* _Extracted entries_
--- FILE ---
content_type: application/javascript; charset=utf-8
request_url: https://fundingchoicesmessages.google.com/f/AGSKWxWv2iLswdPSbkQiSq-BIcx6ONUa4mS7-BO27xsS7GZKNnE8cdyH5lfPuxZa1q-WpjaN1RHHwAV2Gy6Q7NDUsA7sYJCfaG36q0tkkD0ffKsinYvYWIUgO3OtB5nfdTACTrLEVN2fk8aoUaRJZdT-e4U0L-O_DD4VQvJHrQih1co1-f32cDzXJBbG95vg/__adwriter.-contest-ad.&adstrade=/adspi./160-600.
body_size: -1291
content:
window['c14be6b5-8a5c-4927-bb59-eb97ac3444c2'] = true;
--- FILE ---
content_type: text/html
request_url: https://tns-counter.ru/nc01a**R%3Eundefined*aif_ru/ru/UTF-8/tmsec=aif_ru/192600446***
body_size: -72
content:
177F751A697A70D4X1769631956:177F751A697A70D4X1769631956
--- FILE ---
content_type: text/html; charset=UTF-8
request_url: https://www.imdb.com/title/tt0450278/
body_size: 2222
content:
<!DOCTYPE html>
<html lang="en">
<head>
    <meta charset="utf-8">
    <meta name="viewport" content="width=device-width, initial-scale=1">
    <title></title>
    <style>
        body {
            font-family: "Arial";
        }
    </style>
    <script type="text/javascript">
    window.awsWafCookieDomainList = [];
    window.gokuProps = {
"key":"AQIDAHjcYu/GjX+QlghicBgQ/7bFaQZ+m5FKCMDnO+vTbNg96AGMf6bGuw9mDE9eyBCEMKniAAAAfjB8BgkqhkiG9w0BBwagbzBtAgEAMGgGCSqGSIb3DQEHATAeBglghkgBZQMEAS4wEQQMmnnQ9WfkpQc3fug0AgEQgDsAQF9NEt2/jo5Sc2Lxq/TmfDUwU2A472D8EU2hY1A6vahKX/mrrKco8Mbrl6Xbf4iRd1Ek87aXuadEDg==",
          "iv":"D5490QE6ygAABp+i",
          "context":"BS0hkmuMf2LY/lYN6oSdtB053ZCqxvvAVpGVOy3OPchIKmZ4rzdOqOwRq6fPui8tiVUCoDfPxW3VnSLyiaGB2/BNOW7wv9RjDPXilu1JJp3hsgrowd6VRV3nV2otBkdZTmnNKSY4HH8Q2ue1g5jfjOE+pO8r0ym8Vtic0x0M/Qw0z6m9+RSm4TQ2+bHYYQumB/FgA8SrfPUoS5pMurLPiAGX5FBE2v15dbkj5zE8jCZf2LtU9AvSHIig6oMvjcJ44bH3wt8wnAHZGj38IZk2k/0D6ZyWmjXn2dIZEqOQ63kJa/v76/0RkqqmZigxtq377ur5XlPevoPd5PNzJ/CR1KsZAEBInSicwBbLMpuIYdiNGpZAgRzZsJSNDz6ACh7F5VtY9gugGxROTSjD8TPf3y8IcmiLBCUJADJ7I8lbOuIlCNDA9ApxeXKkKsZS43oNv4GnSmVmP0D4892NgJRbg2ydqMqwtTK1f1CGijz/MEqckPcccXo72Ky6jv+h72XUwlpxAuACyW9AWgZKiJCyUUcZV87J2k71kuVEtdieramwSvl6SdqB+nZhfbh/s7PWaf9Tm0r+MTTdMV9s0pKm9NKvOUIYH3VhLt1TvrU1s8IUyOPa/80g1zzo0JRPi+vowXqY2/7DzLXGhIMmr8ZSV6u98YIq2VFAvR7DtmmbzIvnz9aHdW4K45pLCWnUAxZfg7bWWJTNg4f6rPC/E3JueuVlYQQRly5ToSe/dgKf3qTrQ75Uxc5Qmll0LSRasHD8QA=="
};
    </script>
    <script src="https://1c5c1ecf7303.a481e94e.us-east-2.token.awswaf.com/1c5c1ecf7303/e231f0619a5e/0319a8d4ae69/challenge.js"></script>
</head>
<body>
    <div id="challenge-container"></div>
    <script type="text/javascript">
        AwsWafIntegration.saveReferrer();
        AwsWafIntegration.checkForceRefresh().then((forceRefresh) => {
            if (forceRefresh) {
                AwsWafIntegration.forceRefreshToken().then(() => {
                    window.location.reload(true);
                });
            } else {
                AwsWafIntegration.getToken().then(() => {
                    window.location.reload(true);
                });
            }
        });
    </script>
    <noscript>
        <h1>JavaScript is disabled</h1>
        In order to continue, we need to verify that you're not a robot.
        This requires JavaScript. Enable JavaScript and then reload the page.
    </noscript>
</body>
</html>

* _Task brief_
The whole listing above needs to be transcribed exactly.

* _Response to the exercise_
--- FILE ---
content_type: application/javascript; charset=utf-8
request_url: https://fundingchoicesmessages.google.com/f/AGSKWxWv2iLswdPSbkQiSq-BIcx6ONUa4mS7-BO27xsS7GZKNnE8cdyH5lfPuxZa1q-WpjaN1RHHwAV2Gy6Q7NDUsA7sYJCfaG36q0tkkD0ffKsinYvYWIUgO3OtB5nfdTACTrLEVN2fk8aoUaRJZdT-e4U0L-O_DD4VQvJHrQih1co1-f32cDzXJBbG95vg/__adwriter.-contest-ad.&adstrade=/adspi./160-600.
body_size: -1291
content:
window['c14be6b5-8a5c-4927-bb59-eb97ac3444c2'] = true;
--- FILE ---
content_type: text/html
request_url: https://tns-counter.ru/nc01a**R%3Eundefined*aif_ru/ru/UTF-8/tmsec=aif_ru/192600446***
body_size: -72
content:
177F751A697A70D4X1769631956:177F751A697A70D4X1769631956
--- FILE ---
content_type: text/html; charset=UTF-8
request_url: https://www.imdb.com/title/tt0450278/
body_size: 2222
content:
<!DOCTYPE html>
<html lang="en">
<head>
    <meta charset="utf-8">
    <meta name="viewport" content="width=device-width, initial-scale=1">
    <title></title>
    <style>
        body {
            font-family: "Arial";
        }
    </style>
    <script type="text/javascript">
    window.awsWafCookieDomainList = [];
    window.gokuProps = {
"key":"AQIDAHjcYu/GjX+QlghicBgQ/7bFaQZ+m5FKCMDnO+vTbNg96AGMf6bGuw9mDE9eyBCEMKniAAAAfjB8BgkqhkiG9w0BBwagbzBtAgEAMGgGCSqGSIb3DQEHATAeBglghkgBZQMEAS4wEQQMmnnQ9WfkpQc3fug0AgEQgDsAQF9NEt2/jo5Sc2Lxq/TmfDUwU2A472D8EU2hY1A6vahKX/mrrKco8Mbrl6Xbf4iRd1Ek87aXuadEDg==",
          "iv":"D5490QE6ygAABp+i",
          "context":"BS0hkmuMf2LY/lYN6oSdtB053ZCqxvvAVpGVOy3OPchIKmZ4rzdOqOwRq6fPui8tiVUCoDfPxW3VnSLyiaGB2/BNOW7wv9RjDPXilu1JJp3hsgrowd6VRV3nV2otBkdZTmnNKSY4HH8Q2ue1g5jfjOE+pO8r0ym8Vtic0x0M/Qw0z6m9+RSm4TQ2+bHYYQumB/FgA8SrfPUoS5pMurLPiAGX5FBE2v15dbkj5zE8jCZf2LtU9AvSHIig6oMvjcJ44bH3wt8wnAHZGj38IZk2k/0D6ZyWmjXn2dIZEqOQ63kJa/v76/0RkqqmZigxtq377ur5XlPevoPd5PNzJ/CR1KsZAEBInSicwBbLMpuIYdiNGpZAgRzZsJSNDz6ACh7F5VtY9gugGxROTSjD8TPf3y8IcmiLBCUJADJ7I8lbOuIlCNDA9ApxeXKkKsZS43oNv4GnSmVmP0D4892NgJRbg2ydqMqwtTK1f1CGijz/MEqckPcccXo72Ky6jv+h72XUwlpxAuACyW9AWgZKiJCyUUcZV87J2k71kuVEtdieramwSvl6SdqB+nZhfbh/s7PWaf9Tm0r+MTTdMV9s0pKm9NKvOUIYH3VhLt1TvrU1s8IUyOPa/80g1zzo0JRPi+vowXqY2/7DzLXGhIMmr8ZSV6u98YIq2VFAvR7DtmmbzIvnz9aHdW4K45pLCWnUAxZfg7bWWJTNg4f6rPC/E3JueuVlYQQRly5ToSe/dgKf3qTrQ75Uxc5Qmll0LSRasHD8QA=="
};
    </script>
    <script src="https://1c5c1ecf7303.a481e94e.us-east-2.token.awswaf.com/1c5c1ecf7303/e231f0619a5e/0319a8d4ae69/challenge.js"></script>
</head>
<body>
    <div id="challenge-container"></div>
    <script type="text/javascript">
        AwsWafIntegration.saveReferrer();
        AwsWafIntegration.checkForceRefresh().then((forceRefresh) => {
            if (forceRefresh) {
                AwsWafIntegration.forceRefreshToken().then(() => {
                    window.location.reload(true);
                });
            } else {
                AwsWafIntegration.getToken().then(() => {
                    window.location.reload(true);
                });
            }
        });
    </script>
    <noscript>
        <h1>JavaScript is disabled</h1>
        In order to continue, we need to verify that you're not a robot.
        This requires JavaScript. Enable JavaScript and then reload the page.
    </noscript>
</body>
</html>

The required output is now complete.